Behind the square lantern that rose over the crossing, there was a trap door in the broken tile roof, from which you could climb to the observation post in the lantern. Here, half on the roof and half on the platform behind the trap-door, Martin would spend the long summer afternoons when there was no call for the ambulance, looking at the Gothic windows of the lantern and the blue sky beyond, where huge soft clouds passed slowly over, darkening the green of the woods and of the weed-grown fields of the valley with their moving shadows.

There was almost no activity on that part of the front. A couple of times a day a few snapping discharges would come from the seventy-fives of the battery behind the Abbey, and the woods would resound like a shaken harp as the shells passed over to explode on the crest of the hill that blocked the end of the valley where the Boches were.

"God! if there were somewhere nowadays where you could flee from all this stupidity, from all this cant of governments, and this hideous reiteration of hatred, this strangling hatred ..." he would say to himself, and see himself working in the fields, copying parchments in quaint letterings, drowsing his feverish desires to calm in the deep-throated passionate chanting of the endless offices of the Church.

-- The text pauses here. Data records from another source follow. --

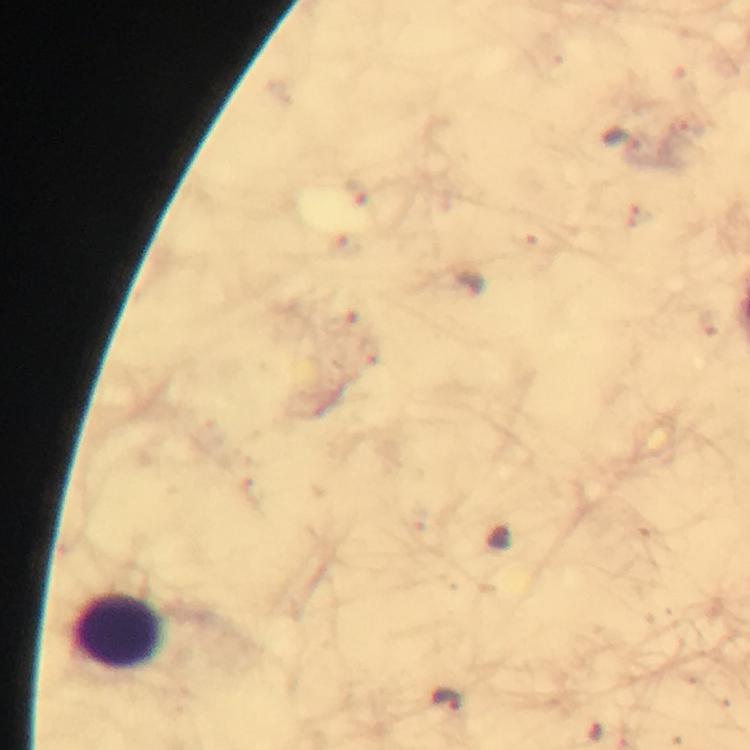
cropped from = a single field of view
context = from a malaria diagnostic workup
leukocyte locations = approximate object centers, in pixels from the top-left corner: (x=121, y=630)
image size = 750×750 pixels
immersion oil = applied
stain = Giemsa
capture = smartphone photograph through a microscope
preparation = thick smear
magnification = 100x
malaria parasite locations = approximate object centers, in pixels from the top-left corner: (x=620, y=140), (x=448, y=699)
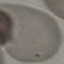 Malaria status: uninfected. Automatically extracted cell patch, resized to 64 × 64 pixels. Photographed with a smartphone camera at the microscope eyepiece. Thin blood film. Giemsa stain.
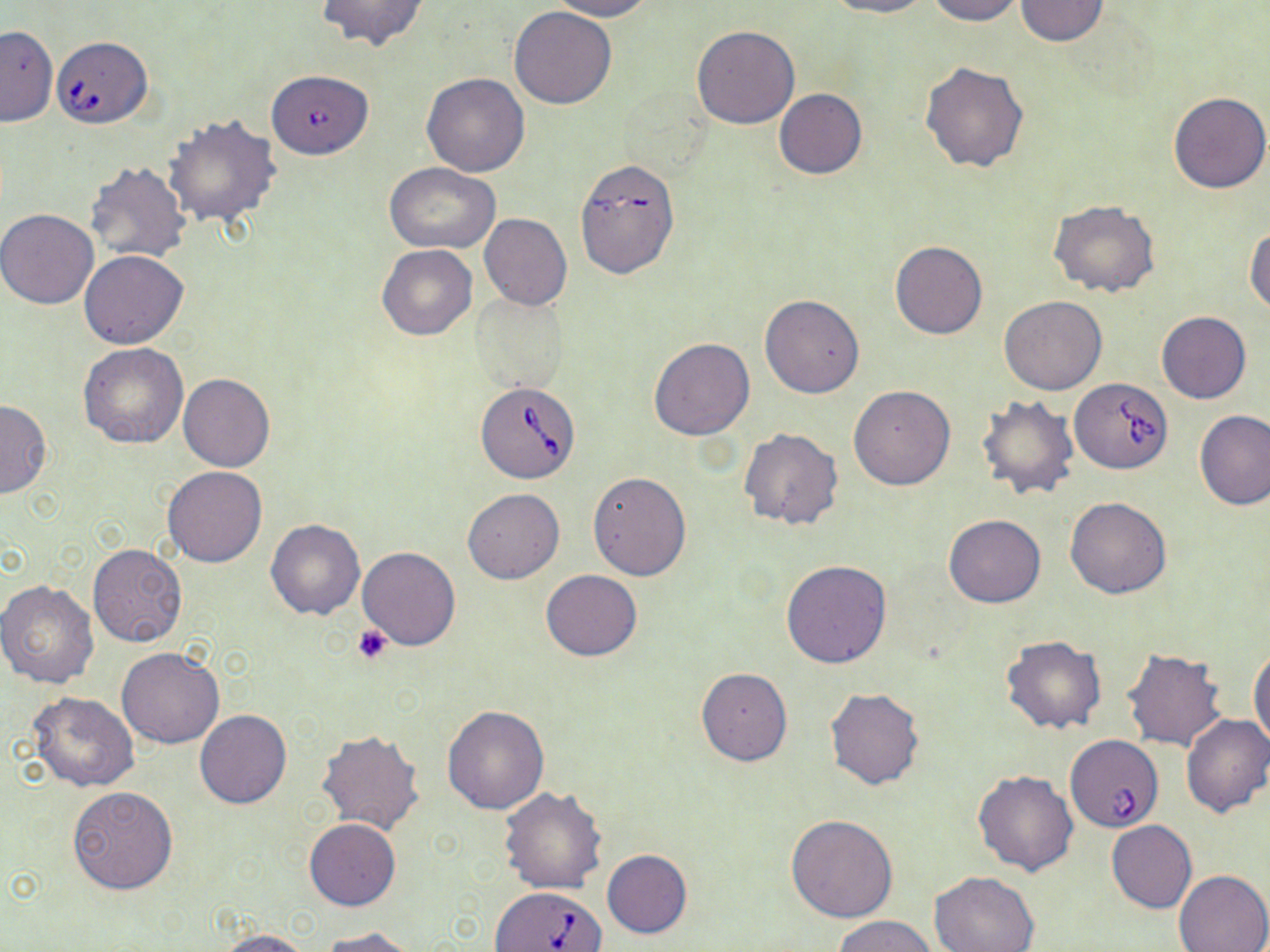
slide-level diagnosis = Babesia divergens
uninfected red blood cell locations = approximate bounding boxes as (x1, y1, x2, y2) in pixels: (317, 0, 429, 50), (547, 0, 653, 20), (826, 0, 933, 18), (925, 0, 1025, 24), (1013, 0, 1112, 46), (510, 5, 618, 108), (691, 24, 800, 128), (0, 25, 57, 127), (920, 61, 1028, 174), (421, 72, 530, 176), (773, 88, 867, 179), (1168, 92, 1269, 194), (162, 113, 281, 228), (84, 161, 190, 264), (384, 163, 500, 254), (1048, 201, 1160, 297), (0, 208, 100, 308), (479, 213, 573, 310), (1245, 223, 1270, 314), (890, 240, 987, 339), (376, 243, 478, 340), (79, 250, 188, 349), (472, 293, 567, 392), (759, 294, 865, 398), (999, 296, 1107, 395), (1156, 312, 1250, 404), (649, 337, 754, 440), (79, 342, 188, 447), (178, 373, 274, 472), (850, 386, 954, 490), (975, 394, 1080, 500), (0, 399, 51, 497), (1194, 409, 1270, 510), (737, 429, 844, 531), (163, 465, 268, 567), (588, 472, 691, 581), (463, 488, 564, 583), (1065, 496, 1172, 598), (944, 514, 1046, 607), (265, 519, 365, 620), (88, 543, 186, 647), (356, 547, 460, 651), (781, 559, 891, 668), (540, 570, 642, 660), (0, 580, 98, 688), (1002, 637, 1106, 733), (1249, 645, 1269, 752), (116, 646, 224, 748), (1121, 648, 1229, 752), (696, 669, 791, 766), (824, 687, 926, 791), (29, 692, 139, 791), (442, 705, 549, 814), (195, 710, 291, 809), (1181, 713, 1270, 818), (316, 728, 425, 835), (972, 769, 1079, 875), (67, 785, 178, 893), (499, 785, 607, 894), (786, 813, 899, 922), (304, 818, 401, 911), (1106, 820, 1196, 913), (602, 849, 692, 938), (1174, 868, 1270, 952), (929, 871, 1040, 951), (832, 915, 937, 952), (319, 927, 421, 952), (214, 928, 314, 951)
magnification = 1000x
field of view = single
Babesia divergens-infected red blood cell locations = approximate bounding boxes as (x1, y1, x2, y2) in pixels: (51, 36, 153, 128), (265, 74, 377, 164), (579, 161, 678, 284), (1069, 379, 1170, 473), (476, 381, 580, 484), (1065, 736, 1162, 833), (488, 885, 609, 952)
stain = May-Grünwald-Giemsa
preparation = thin blood smear
platelet locations = approximate bounding boxes as (x1, y1, x2, y2) in pixels: (353, 625, 393, 664)
modality = light microscopy
image size = 1270×952 pixels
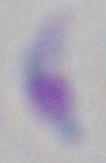
Photomicrograph. Toxoplasma gondii is shown. Captured at 1000x magnification.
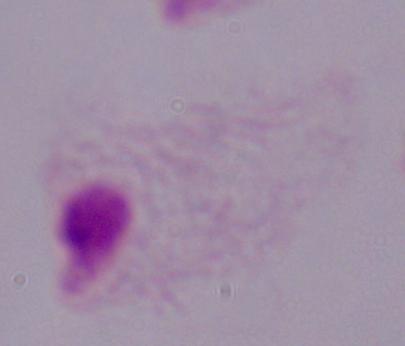
Micrograph. Captured at 1000x magnification. A trichomonad is seen.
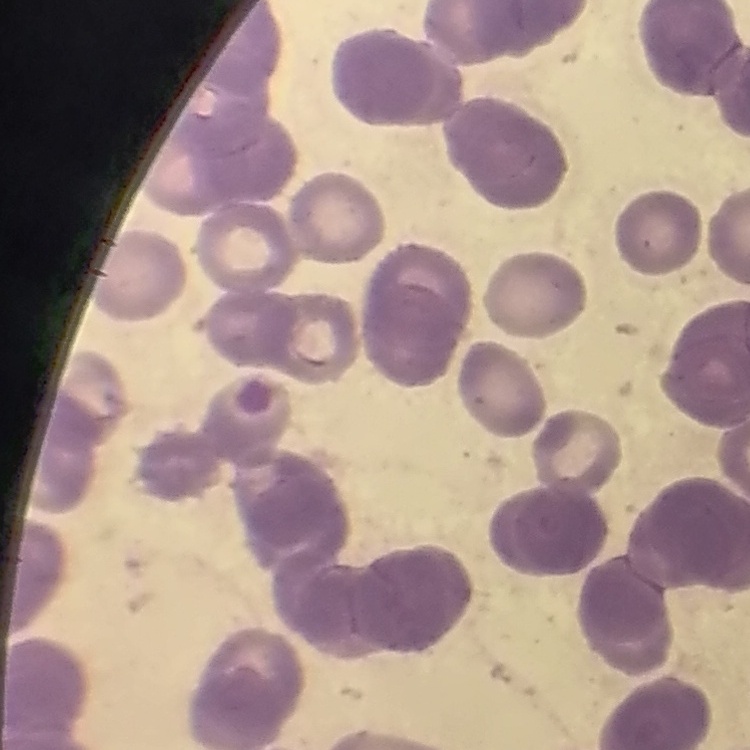

red_blood_cell_morphology: rouleaux formation
preparation: thin blood smear
stain: Field's or Giemsa
image_type: one tile cut from a larger photomicrograph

One afternoon towards evening as he lay on the tiled roof with his shirt open so that the sun warmed his throat and chest, half asleep in the beauty of the building and of the woods and the clouds that drifted overhead, he heard a strain from the organ in the church: a few deep notes in broken rhythm that filled him with wonder, as if he had suddenly been transported back to the quiet days of the monks. The rhythm changed in an instant, and through the squeakiness of shattered pipes came a swirl of fake-oriental ragtime that resounded like mocking laughter in the old vaults and arches. He went down into the church and found Tom Randolph playing on the little organ, pumping desperately with his feet.

"Hello! Impiety I call it; putting your lustful tunes into that pious old organ."

"I bet the ole monks had a merry time, lecherous ole devils," said Tom, playing away.